Update the forum post about the cost function by rewriting everything from "FORJ(3) residual[0] += std::pow((target[i][j]" down to "one data point?", putting "transform" wherever "matrix" appears.

§ **Given passage**
********************
In that case, should I change the cost function to something like:

--------------------------------------------------------------------------------------------

FORI(190) {

       residual[0] = 0.0;

        FORJ(3) residual[0] += std::pow((target[i][j] - ref[i][j]), 2.0);

        residual[0] = std::pow(residual[0], 1.0/4.0);

}

--------------------------------------------------------------------------------------------

So it will sum up the difference at each observation and there are 190 observation in total. I have to square the difference for each component of each observation and add them together, as I need to follow how the Delta E is calculated. 

However, the resulting matrix is even more different. 

BTW, should it be "residual[0]" or "residual[i]"? I thought it is an array of residuals, each of which correspond to one data point?

Do you have a good example that I can refer to for multiple residuals? 

Below is the full report:

--------------------------------------------------------------------------------------------

WARNING: Logging before InitGoogleLogging() is written to STDERR

W0131 20:43:20.208451 2910708672 line_search.cc:772] Line search failed: Wolfe zoom phase failed to find a point satisfying strong Wolfe conditions within specified max_num_iterations: 20, (num iterations taken for bracketing: 1).
********************
§ **Rows**

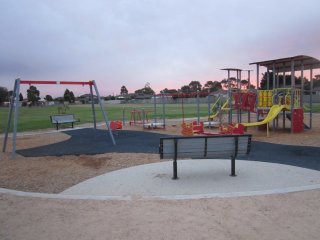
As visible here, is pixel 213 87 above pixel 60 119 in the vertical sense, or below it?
above

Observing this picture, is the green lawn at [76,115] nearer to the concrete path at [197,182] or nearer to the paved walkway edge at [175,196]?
the concrete path at [197,182]

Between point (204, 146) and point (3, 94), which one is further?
point (3, 94)

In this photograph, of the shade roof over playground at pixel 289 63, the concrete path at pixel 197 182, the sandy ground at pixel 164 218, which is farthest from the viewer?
the shade roof over playground at pixel 289 63

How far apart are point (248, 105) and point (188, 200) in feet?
38.0

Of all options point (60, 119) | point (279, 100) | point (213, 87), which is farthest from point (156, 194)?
point (213, 87)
********************
§ **Finished task**
FORJ(3) residual[0] += std::pow((target[i][j] - ref[i][j]), 2.0);

        residual[0] = std::pow(residual[0], 1.0/4.0);

}

--------------------------------------------------------------------------------------------

So it will sum up the difference at each observation and there are 190 observation in total. I have to square the difference for each component of each observation and add them together, as I need to follow how the Delta E is calculated. 

However, the resulting transform is even more different. 

BTW, should it be "residual[0]" or "residual[i]"? I thought it is an array of residuals, each of which correspond to one data point?